Come on along for a stroll back to the 1920's and visit some gals that got things all stirred up in more ways than one. Let's meet them...

THE FLAPPERS!


In the 1920s, some new women were born. They smoked, drank, danced, and voted. They cut their hair, wore make-up, and went to petting parties. They were giddy and took risks. They were Flappers.

While visiting my Grandmother's house back in Tampa Florida, I found an old picture of her with dark hair and these spit curls all around her face and big dark lips. I knew right then and there that Grandma had been a flapper!

I'll bet that's when she started smoking those Lucky Strikes too!

When the World War I was over, the survivors went home and the world tried to return to normalcy. Unfortunately, settling down in peacetime proved more difficult than expected. During the war, the boys had fought against both the enemy and death in far away lands; the girls had bought into the patriotic fervor and aggressively entered the workforce. During the war, both the boys and the girls of this generation had broken out of society's structure; they found it very difficult to return.


They found themselves expected to settle down into the humdrum routine of American life as if nothing had happened, to accept the moral dicta of elders who seemed to them still to be living in a Pollyanna land of rosy ideals which the war had killed for them.

Women were just as anxious as the men to avoid returning to society's rules and roles after the war. Nearly a whole generation of young men had died in the war, leaving nearly a whole generation of young women without possible suitors. Young women decided that they were not willing to waste away their young lives waiting idly for spinsterhood; they were going to enjoy life.

Authors such F. Scott Fitzgerald and artists such as John Held Jr. first used the term to the U.S., half reflecting and half creating the image and style of the flapper. Fitzgerald described the ideal flapper as "lovely, expensive, and about nineteen." Held accentuated the flapper image by drawing young girls wearing unbuckled galoshes that would make a "flapping" noise when walking.

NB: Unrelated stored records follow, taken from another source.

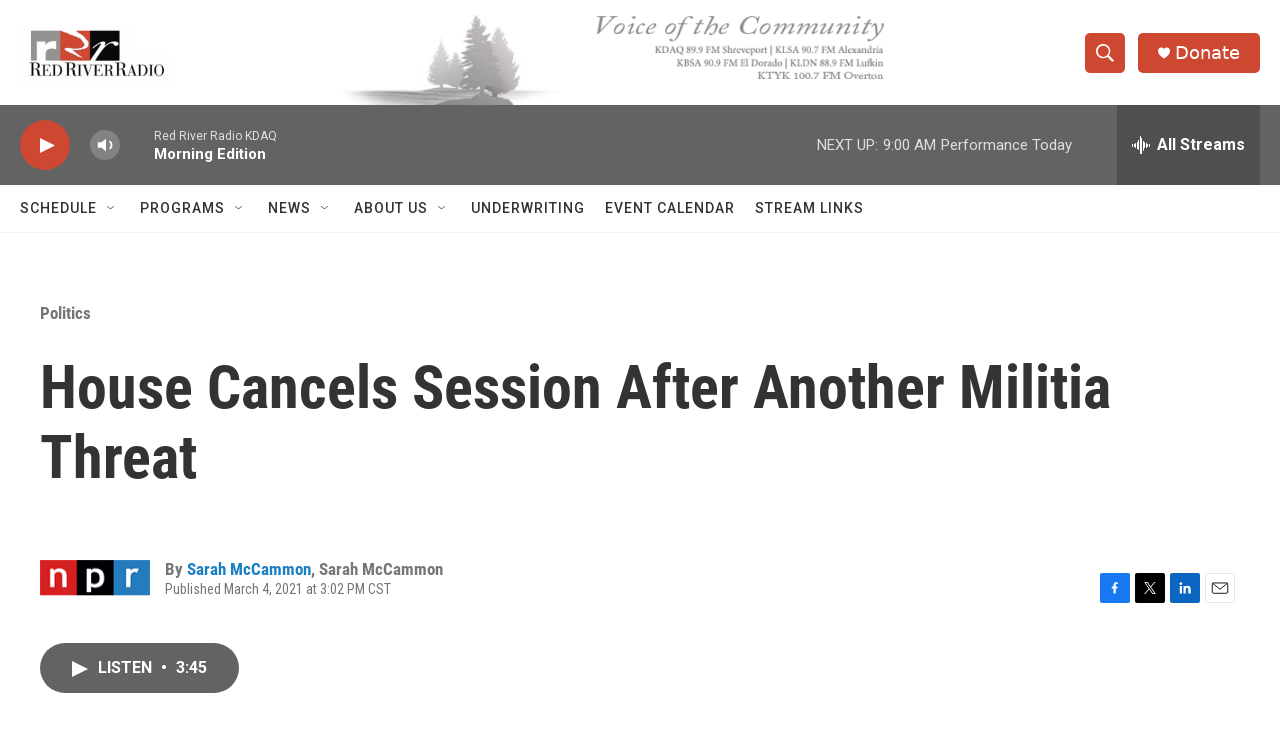

--- FILE ---
content_type: text/html; charset=utf-8
request_url: https://www.google.com/recaptcha/api2/aframe
body_size: 267
content:
<!DOCTYPE HTML><html><head><meta http-equiv="content-type" content="text/html; charset=UTF-8"></head><body><script nonce="lnwx_BCF7__MKsb0YJcHtA">/** Anti-fraud and anti-abuse applications only. See google.com/recaptcha */ try{var clients={'sodar':'https://pagead2.googlesyndication.com/pagead/sodar?'};window.addEventListener("message",function(a){try{if(a.source===window.parent){var b=JSON.parse(a.data);var c=clients[b['id']];if(c){var d=document.createElement('img');d.src=c+b['params']+'&rc='+(localStorage.getItem("rc::a")?sessionStorage.getItem("rc::b"):"");window.document.body.appendChild(d);sessionStorage.setItem("rc::e",parseInt(sessionStorage.getItem("rc::e")||0)+1);localStorage.setItem("rc::h",'1770127956858');}}}catch(b){}});window.parent.postMessage("_grecaptcha_ready", "*");}catch(b){}</script></body></html>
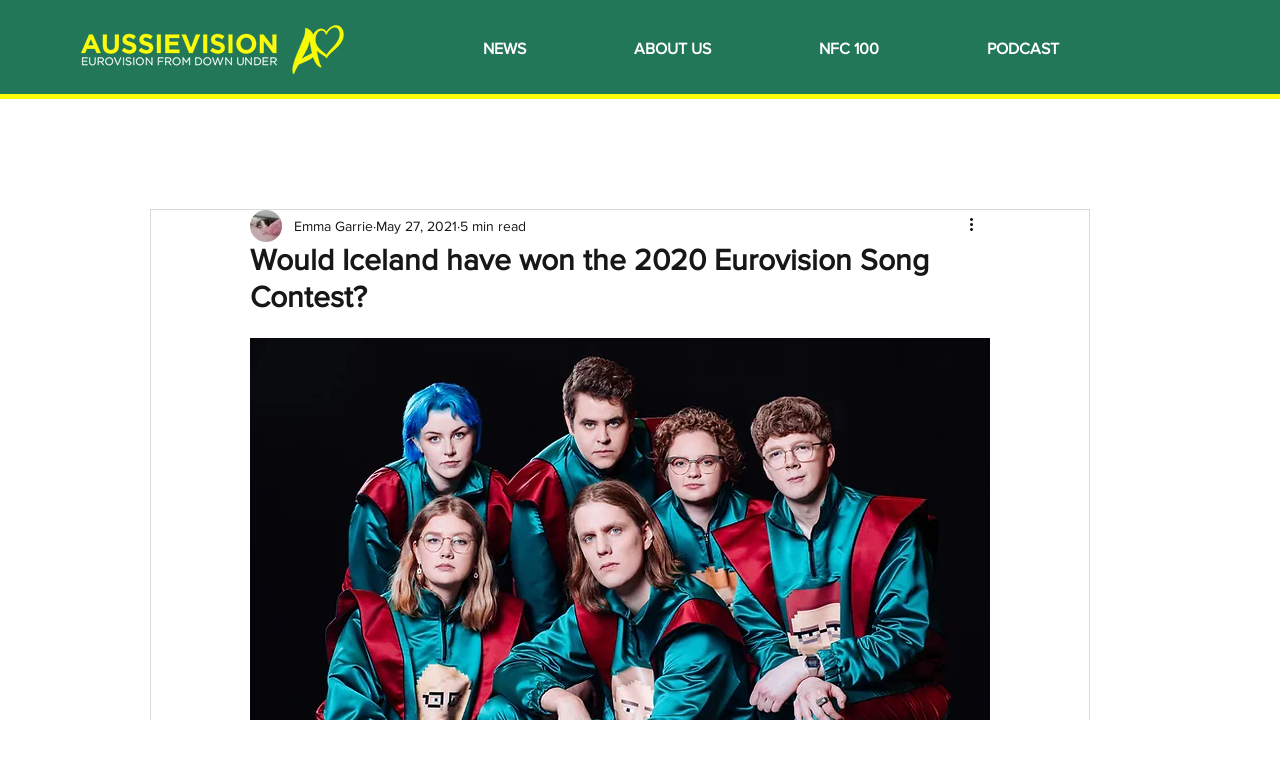

--- FILE ---
content_type: text/html; charset=utf-8
request_url: https://www.google.com/recaptcha/api2/aframe
body_size: 267
content:
<!DOCTYPE HTML><html><head><meta http-equiv="content-type" content="text/html; charset=UTF-8"></head><body><script nonce="EUHSh7rBn3JFM6dM-9RxVA">/** Anti-fraud and anti-abuse applications only. See google.com/recaptcha */ try{var clients={'sodar':'https://pagead2.googlesyndication.com/pagead/sodar?'};window.addEventListener("message",function(a){try{if(a.source===window.parent){var b=JSON.parse(a.data);var c=clients[b['id']];if(c){var d=document.createElement('img');d.src=c+b['params']+'&rc='+(localStorage.getItem("rc::a")?sessionStorage.getItem("rc::b"):"");window.document.body.appendChild(d);sessionStorage.setItem("rc::e",parseInt(sessionStorage.getItem("rc::e")||0)+1);localStorage.setItem("rc::h",'1769872219972');}}}catch(b){}});window.parent.postMessage("_grecaptcha_ready", "*");}catch(b){}</script></body></html>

Flappers had both an image and an attitude.


The hem of the skirts also started to rise in the 1920s. At first the hem only rose a few inches, but from 1925 to 1927 a flapper's skirt fell just below the knee. The short haircut was called the "bob" which was later replaced by an even shorter haircut, the "shingle" or "Eton" cut. The shingle cut was slicked down and had a curl on each side of the face that covered the woman's ears. Flappers often finished the ensemble with a felt, bell-shaped hat called a cloche.

Flappers also started wearing make-up, something that had previously been only worn by loose women. Rouge, powder, eye-liner, and lipstick became extremely popular.

(Ok now here's my personal thank you for the eye liner, I'd be lost without it!)

The flapper attitude was characterized by stark truthfulness, fast living, and sexual behavior. Flappers seemed to cling to youth as if it were to leave them at any moment. They took risks and were reckless. Smoking wasn't the most outrageous of the flapper's rebellious actions. Flappers drank alcohol. At a time when the United States had outlawed alcohol (Prohibition), young women were starting the habit early. Some even carried hip-flasks full so as to have it on hand.


The 1920's were the Jazz Age and one of the most popular past-times for flappers was dancing. Dances such as the Charleston, Black Bottom, and the Shimmy were considered "wild" by older generations. As described in the May 1920 edition of the Atlantic Monthly, flappers "trot like foxes, limp like lame ducks, one-step like cripples, and all to the barbaric yawp of strange instruments which transform the whole scene into a moving-picture of a fancy ball in bedlam." For the Younger Generation, the dances fit their fast-paced life-style.

Maybe all of this was why our Grandmother's understood us when our Mother's didn't. The Flappers paved the way for future generations of women. They dropped the corset, chopped their hair, dropped layers of clothing to increase ease of movement, wore make-up, created the concept of dating, and became a sexual person. They created what many consider the "new" or "modern" woman.

Where would us gals have been had it not been for the Flappers?!

Happy Mother's Day to all our FLAPPERS!!!